Lee Child - Analysis of Author's Writing and Openings


Okay, I confess, Lee Child is my favorite writer.  He's the only author that literally makes me anxious and antsy until his newest book comes out.  I snapped up Lee's two Reacher ePub shorts just as quickly, and enjoyed both as much as the full novels.

A few things I admire about Lee:  His writing style, personal style, and glibness in interviews.

A few things I do not admire about Lee:  (She said nothing)

The author is widely known for his clean, stripped down style, and as a fellow writer, I wanted to take a deeper look at what makes his writing tick, or should I say tickle?  The results were surprising:
  
Opening Lines:
 
Lee consistently makes the openings interesting
He has great flow from sentence to sentence that forces you to read the next one, and the next one.
He always poses a story question of some kind on the first page.

Of his seventeen novels written, the length of the opening lines varies greatly:
  • 9 open with sentences of ten words or less
  • 5 are eleven to sixteen words long
  • 3 are over seventeen words 
  • The shortest is 1 word, the longest 27 words.
 
My five favorite opening lines are:
 
  • Killing Floor:  I was arrested in Eno's diner. At Twelve o'clock. I was eating eggs and drinking coffee.
 
  • Die Trying:  Nathan Rubin died because he got brave. Not the sustained kind of thing that wins you a medal...
 
  • Without Fail:  They found out about him in July and stayed angry all through August.
 
  • The Hard Way:  Jack Reacher ordered espresso, double, no peel, no cube, foam cup, no china and before it arrived at his table he saw a man's life change forever.
 
  • Gone Tomorrow:  Suicide bombers are easy to spot.  They give out all kinds of telltale signs.
 
The opening paragraphs of Lee’s 17 stories contain the following elements, with a mark for each element used:
 
Present in 1st paragraph
# of stories present in
Action
10
Place
8
Emotion
7
Time
5
Weather
4
Character desc
3
Name(s)
3
None of above
1
(Running Blind)













Of the 17 full-length novels written (data from Killing Floor through A Wanted Man):

  • 5 stories start in Reacher’s POV.
  • 6 stories start in ‘narrative’ mode, not in any specific characters POV.
  • 6 stories start in ‘other characters’ POVs. 

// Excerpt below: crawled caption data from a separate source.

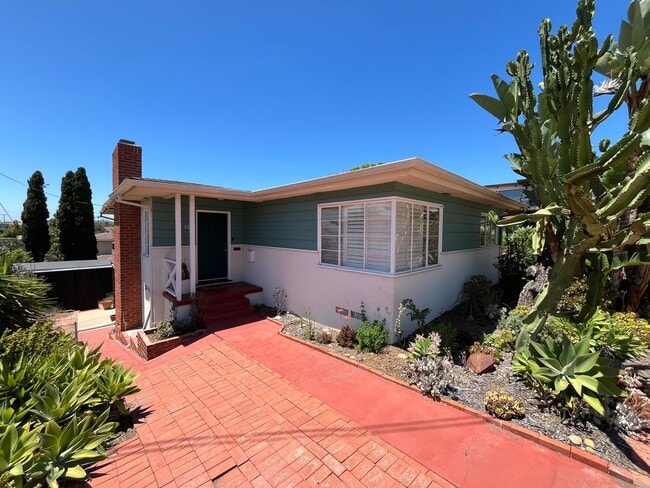 Building Photo - Charming Mission Hills Mid-Century Home wi...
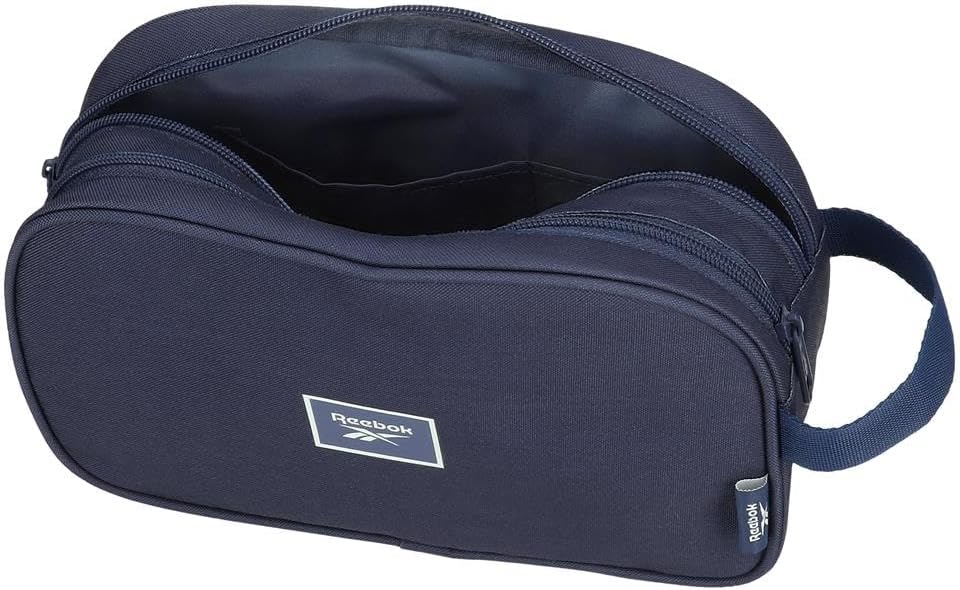 Thumbnail 4 de Reebok Andrew Beauty case 4,99 L blu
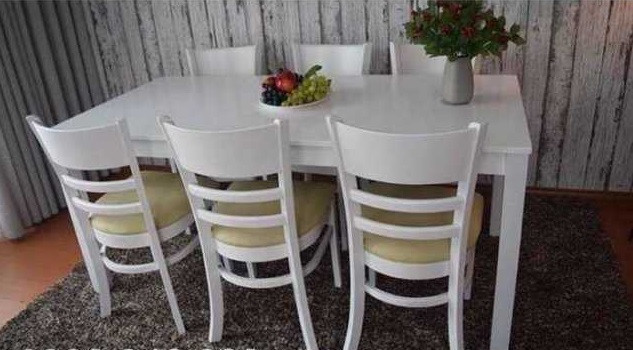 Kinh nghiệm chọn mua bàn ghế nhà hàng, tiệc cưới từ Đồ Gỗ Hương Thảo(1)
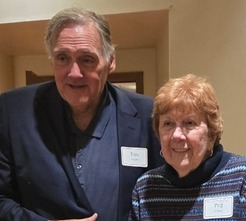 2025 Generosity of Spirit Award Recipients Announced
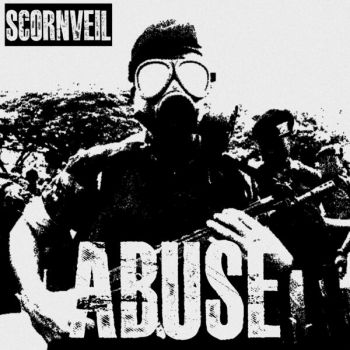 Scornveil - Abuse (2026)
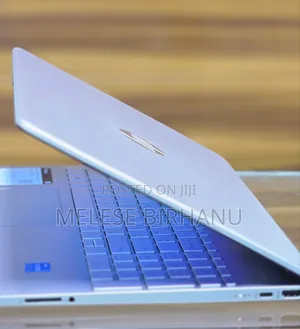 New Laptop HP 8GB Intel Core I3 SSD 256GB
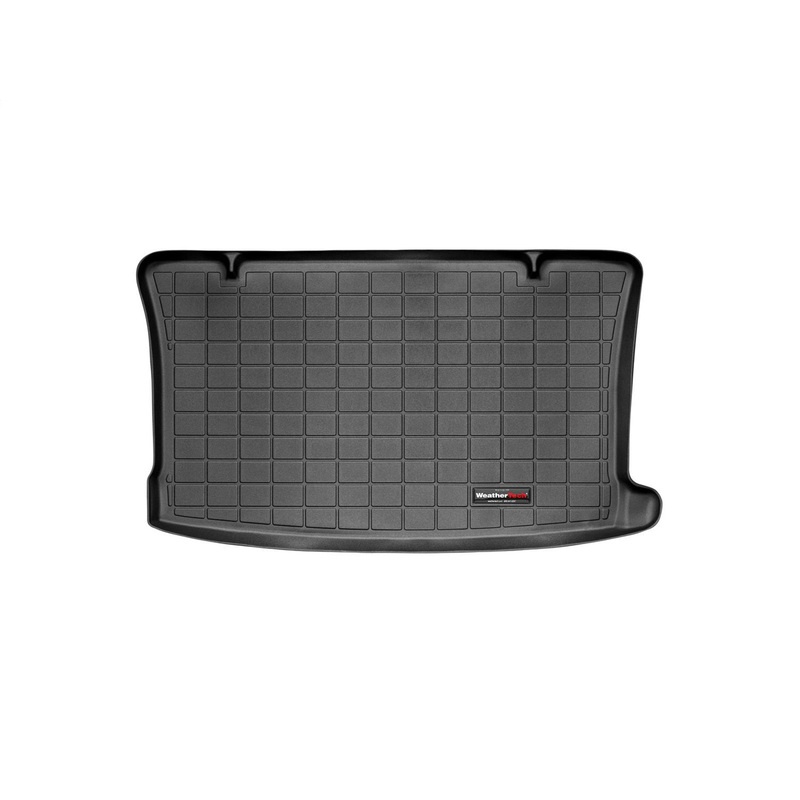 Cargo Liner; Black; - WP363570934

The biggest lesson I learned from this analysis of Lee's work is that he mixes things up.  He doesn’t always follow the rules, and his stories/writing benefit tremendously from it. 
 
It’s now clear why the author is widely lauded for his writing style. That’s for damn sure.
Thanks for the wonderful stories and the great lesson on writing craft, Lee!